We have entered into executive severance agreements with Messrs. Butz and Raber that provide a lump sum severance benefit equal to one times the executive’s then-current annual base salary and target annual cash bonus in the event that his employment is involuntarily terminated without cause or he terminates for a good reason prior to a change in control of the Company. As a condition of receiving such severance the executive would be required to execute a release and waiver of claims.

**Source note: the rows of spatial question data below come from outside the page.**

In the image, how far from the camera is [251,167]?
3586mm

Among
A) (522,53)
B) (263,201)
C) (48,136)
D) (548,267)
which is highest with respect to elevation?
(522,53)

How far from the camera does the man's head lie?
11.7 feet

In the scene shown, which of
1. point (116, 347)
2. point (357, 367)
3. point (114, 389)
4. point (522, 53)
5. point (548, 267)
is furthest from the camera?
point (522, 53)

We also maintain Change in Control Employment and Severance Agreements (“Change in Control Agreements”) with each of our executive officers, including our named executive officers. Mr. Reddy’s Change in Control Agreement is the Reddy Change in Control Agreement described above. The other Change in Control Agreements provide for certain protections relating to the executive officers’ employment during a two-year period following a change in control of the Company. If, during the protected period, the executive officer’s employment is terminated by the Company without cause, other than by reason of death or disability, or the executive officer terminates his/her employment with good reason, then, if the executive officer provides a release of claims, he/she will be entitled to a severance payment of two times the sum of his/her annual base salary and target annual bonus. Each Change in Control Agreement also provides that the executive officer would be entitled to continued life insurance, hospitalization, medical and dental coverage for 24 months following the termination of employment. Any equity-based and cash incentive awards granted after the change in control will be deemed immediately earned or vested in full as of the termination of employment.

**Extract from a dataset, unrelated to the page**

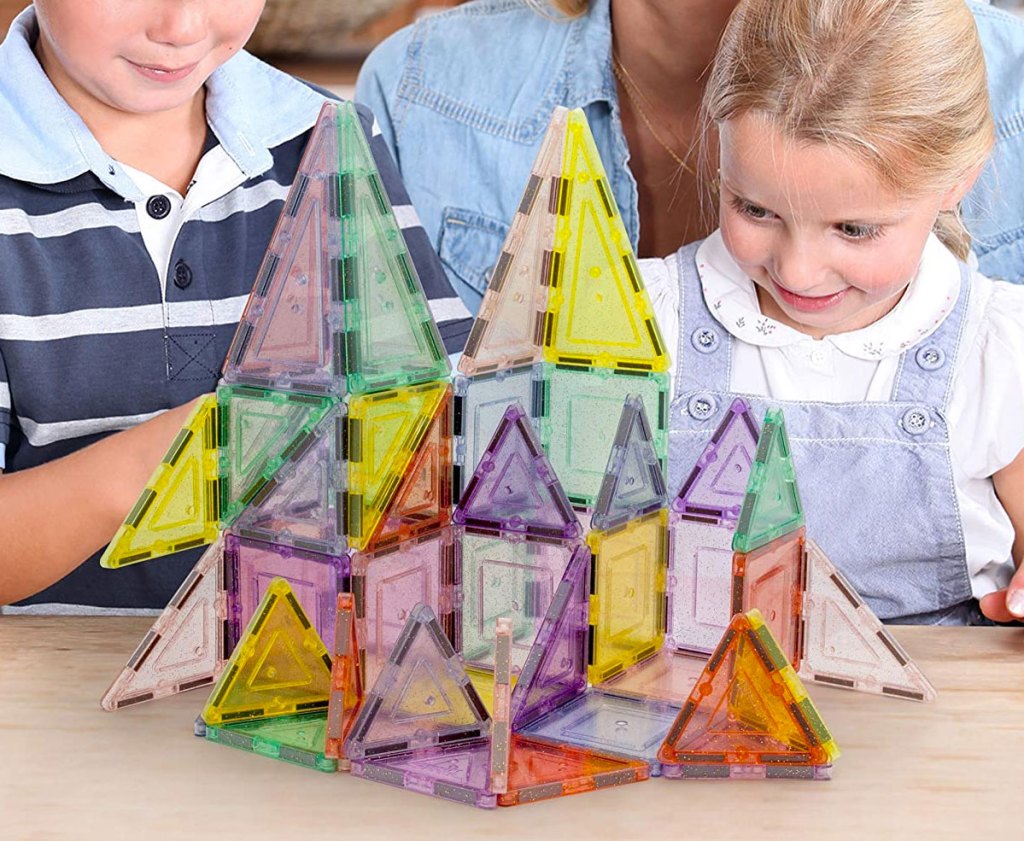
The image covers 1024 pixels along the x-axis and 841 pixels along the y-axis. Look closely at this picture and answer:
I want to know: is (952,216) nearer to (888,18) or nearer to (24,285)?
(888,18)

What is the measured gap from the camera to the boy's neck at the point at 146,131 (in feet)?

Prior to a change in control, the Change in Control Agreements do not restrict our right to terminate the executive officer’s employment for any reason. However, if the executive officer’s employment is terminated by us without cause within 180 days prior to a change in control and the executive officer reasonably demonstrates that the termination was at the request of the acquirer or otherwise arose in connection with or in anticipation of the change in control, the executive officer will be entitled to the protections under the Change in Control Agreements described above.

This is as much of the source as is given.